Tiger, it has to be said, looked a little bored when he watched it all from his course-side seat, leaving it to Rory to gush over how fabulous it all was, him being its consummate salesman. DJ Khaled too. “Golf is like life,” he told Marty Smith, “it ain’t easy, but it’s beautiful.”
What Peter Alliss would have made of it, God knows. You’d have a notion he’s revolving in his grave, but you have to doff your cap to ESPN’s efforts to sell it.
“Lights, camera, action, it’s go time,” our presenter Scot Van Pelt declared at the start of the two-hour show, promising us that we were about to witness “reimagined” golf that would tinkle our ivories. And it would no longer, incidentally, be a good walk spoiled, there being not much walking involved at all.

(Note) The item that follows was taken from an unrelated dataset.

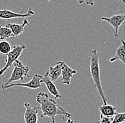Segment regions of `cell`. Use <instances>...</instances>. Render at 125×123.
<instances>
[{"mask_svg":"<svg viewBox=\"0 0 125 123\" xmlns=\"http://www.w3.org/2000/svg\"><path fill=\"white\" fill-rule=\"evenodd\" d=\"M36 102L40 104L39 110H41L42 113L41 117H48L51 119L52 123H55V117L57 115L70 118L71 114L59 105L55 99H51L48 95L43 92H40L36 96Z\"/></svg>","mask_w":125,"mask_h":123,"instance_id":"cell-1","label":"cell"},{"mask_svg":"<svg viewBox=\"0 0 125 123\" xmlns=\"http://www.w3.org/2000/svg\"><path fill=\"white\" fill-rule=\"evenodd\" d=\"M90 74L94 81L93 90L97 89L100 96L101 97L104 105L107 104V99L104 93L100 78V58L97 50L93 49L92 51V56L90 58Z\"/></svg>","mask_w":125,"mask_h":123,"instance_id":"cell-2","label":"cell"},{"mask_svg":"<svg viewBox=\"0 0 125 123\" xmlns=\"http://www.w3.org/2000/svg\"><path fill=\"white\" fill-rule=\"evenodd\" d=\"M13 70L11 73V76L6 83H3L1 86H6L12 83L13 82L18 80H23L25 77H29V68L25 65H23L22 62L16 60L13 64Z\"/></svg>","mask_w":125,"mask_h":123,"instance_id":"cell-3","label":"cell"},{"mask_svg":"<svg viewBox=\"0 0 125 123\" xmlns=\"http://www.w3.org/2000/svg\"><path fill=\"white\" fill-rule=\"evenodd\" d=\"M26 48L25 45H16L13 47L11 51L7 55V58L5 61L6 63L5 66L0 70V76H2L11 66H13L14 63L18 60Z\"/></svg>","mask_w":125,"mask_h":123,"instance_id":"cell-4","label":"cell"},{"mask_svg":"<svg viewBox=\"0 0 125 123\" xmlns=\"http://www.w3.org/2000/svg\"><path fill=\"white\" fill-rule=\"evenodd\" d=\"M42 78L43 76L39 75L38 73L34 74L32 79L28 83H12L11 84L6 85V86H1L2 91H5L8 88H12V87H16V86H20V87H25L31 90H36L39 88H41V84L43 83L42 82Z\"/></svg>","mask_w":125,"mask_h":123,"instance_id":"cell-5","label":"cell"},{"mask_svg":"<svg viewBox=\"0 0 125 123\" xmlns=\"http://www.w3.org/2000/svg\"><path fill=\"white\" fill-rule=\"evenodd\" d=\"M102 21L107 22L109 23L114 29V37L118 39L120 36L119 34V28L125 22V14H116L110 17H104L102 16L101 18Z\"/></svg>","mask_w":125,"mask_h":123,"instance_id":"cell-6","label":"cell"},{"mask_svg":"<svg viewBox=\"0 0 125 123\" xmlns=\"http://www.w3.org/2000/svg\"><path fill=\"white\" fill-rule=\"evenodd\" d=\"M34 11L32 8L29 7L26 13L21 14L18 12H14L8 9H0V19H21V18H28L31 16L34 15Z\"/></svg>","mask_w":125,"mask_h":123,"instance_id":"cell-7","label":"cell"},{"mask_svg":"<svg viewBox=\"0 0 125 123\" xmlns=\"http://www.w3.org/2000/svg\"><path fill=\"white\" fill-rule=\"evenodd\" d=\"M24 120L26 123H37L39 118V108L28 102L24 103Z\"/></svg>","mask_w":125,"mask_h":123,"instance_id":"cell-8","label":"cell"},{"mask_svg":"<svg viewBox=\"0 0 125 123\" xmlns=\"http://www.w3.org/2000/svg\"><path fill=\"white\" fill-rule=\"evenodd\" d=\"M42 82L43 83L46 85L48 90L49 91V92L55 97V100L56 99H59V98H62V95L60 94V92H58L56 86L53 83V82L51 80V79L49 77V75H48V71H46L44 76H43L42 78Z\"/></svg>","mask_w":125,"mask_h":123,"instance_id":"cell-9","label":"cell"},{"mask_svg":"<svg viewBox=\"0 0 125 123\" xmlns=\"http://www.w3.org/2000/svg\"><path fill=\"white\" fill-rule=\"evenodd\" d=\"M75 74H77V70L71 68L64 62L62 64L61 73V82L62 84L70 85L71 79Z\"/></svg>","mask_w":125,"mask_h":123,"instance_id":"cell-10","label":"cell"},{"mask_svg":"<svg viewBox=\"0 0 125 123\" xmlns=\"http://www.w3.org/2000/svg\"><path fill=\"white\" fill-rule=\"evenodd\" d=\"M63 61H58L55 66H50L48 69V75L53 82L57 81L59 78L61 76L62 66Z\"/></svg>","mask_w":125,"mask_h":123,"instance_id":"cell-11","label":"cell"},{"mask_svg":"<svg viewBox=\"0 0 125 123\" xmlns=\"http://www.w3.org/2000/svg\"><path fill=\"white\" fill-rule=\"evenodd\" d=\"M26 26H30V23H29L26 19H25L23 21V23L21 24H16V23H7L6 24L7 27L11 29L15 37L19 36L23 33Z\"/></svg>","mask_w":125,"mask_h":123,"instance_id":"cell-12","label":"cell"},{"mask_svg":"<svg viewBox=\"0 0 125 123\" xmlns=\"http://www.w3.org/2000/svg\"><path fill=\"white\" fill-rule=\"evenodd\" d=\"M116 61H122L125 66V41L121 40V45L116 50V54L114 57L109 59L110 63H114Z\"/></svg>","mask_w":125,"mask_h":123,"instance_id":"cell-13","label":"cell"},{"mask_svg":"<svg viewBox=\"0 0 125 123\" xmlns=\"http://www.w3.org/2000/svg\"><path fill=\"white\" fill-rule=\"evenodd\" d=\"M116 110L117 107L112 106L111 105H102L100 107V111L101 112V115L107 117H114V116L116 115Z\"/></svg>","mask_w":125,"mask_h":123,"instance_id":"cell-14","label":"cell"},{"mask_svg":"<svg viewBox=\"0 0 125 123\" xmlns=\"http://www.w3.org/2000/svg\"><path fill=\"white\" fill-rule=\"evenodd\" d=\"M11 37H15L11 29L7 27L6 26H3L0 24V40L4 41Z\"/></svg>","mask_w":125,"mask_h":123,"instance_id":"cell-15","label":"cell"},{"mask_svg":"<svg viewBox=\"0 0 125 123\" xmlns=\"http://www.w3.org/2000/svg\"><path fill=\"white\" fill-rule=\"evenodd\" d=\"M11 51V47L10 44L7 41H0V53L4 55H7Z\"/></svg>","mask_w":125,"mask_h":123,"instance_id":"cell-16","label":"cell"},{"mask_svg":"<svg viewBox=\"0 0 125 123\" xmlns=\"http://www.w3.org/2000/svg\"><path fill=\"white\" fill-rule=\"evenodd\" d=\"M125 123V112L116 113L113 117L112 123Z\"/></svg>","mask_w":125,"mask_h":123,"instance_id":"cell-17","label":"cell"},{"mask_svg":"<svg viewBox=\"0 0 125 123\" xmlns=\"http://www.w3.org/2000/svg\"><path fill=\"white\" fill-rule=\"evenodd\" d=\"M113 117H107L100 115V120L97 123H112Z\"/></svg>","mask_w":125,"mask_h":123,"instance_id":"cell-18","label":"cell"},{"mask_svg":"<svg viewBox=\"0 0 125 123\" xmlns=\"http://www.w3.org/2000/svg\"><path fill=\"white\" fill-rule=\"evenodd\" d=\"M78 4H86L89 6L93 7L94 4V0H78Z\"/></svg>","mask_w":125,"mask_h":123,"instance_id":"cell-19","label":"cell"},{"mask_svg":"<svg viewBox=\"0 0 125 123\" xmlns=\"http://www.w3.org/2000/svg\"><path fill=\"white\" fill-rule=\"evenodd\" d=\"M61 118H62V121H63V123H74V121L73 120H72L70 118H68L67 120H65V117H61Z\"/></svg>","mask_w":125,"mask_h":123,"instance_id":"cell-20","label":"cell"},{"mask_svg":"<svg viewBox=\"0 0 125 123\" xmlns=\"http://www.w3.org/2000/svg\"><path fill=\"white\" fill-rule=\"evenodd\" d=\"M116 1H121V2H122L123 4H125V0H116Z\"/></svg>","mask_w":125,"mask_h":123,"instance_id":"cell-21","label":"cell"},{"mask_svg":"<svg viewBox=\"0 0 125 123\" xmlns=\"http://www.w3.org/2000/svg\"><path fill=\"white\" fill-rule=\"evenodd\" d=\"M48 1H51L52 0H48Z\"/></svg>","mask_w":125,"mask_h":123,"instance_id":"cell-22","label":"cell"},{"mask_svg":"<svg viewBox=\"0 0 125 123\" xmlns=\"http://www.w3.org/2000/svg\"></svg>","mask_w":125,"mask_h":123,"instance_id":"cell-23","label":"cell"}]
</instances>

That, of course, means that Tiger with his banjaxed hips and legs will be able to star in this reimagined version of the game, ESPN telling us more times than Rickie winced that Tiger would be making his TGL debut next week. Anyone would think he was still the sport’s star attraction.
Mean people have, of course, suggested that Patrick Cantlay would find that shot clock – which ensures that we only have to watch a round of golf for two hours instead of an interminable length of time – traumatising, but it is actually the best thing about TGL: it’s over quickly enough.
That’s not to say it wasn’t a bit of a laugh, it was indeed, and sure look it, we’re always quick to do down efforts to spice up our sporting pleasures.
But? After five minutes, you’d be like, ‘that’s plenty’. Watching lads hitting balls into a five storey screen while having Bono crooning in their ears, and them taking it as seriously as if they were playing Super Mario on their ‘putters ... you wouldn’t be setting the alarm for 1.59am.
A beautiful day for reimagined golf? ESPN’s hearts were certainly a-bloom. The rest of us? Hmm.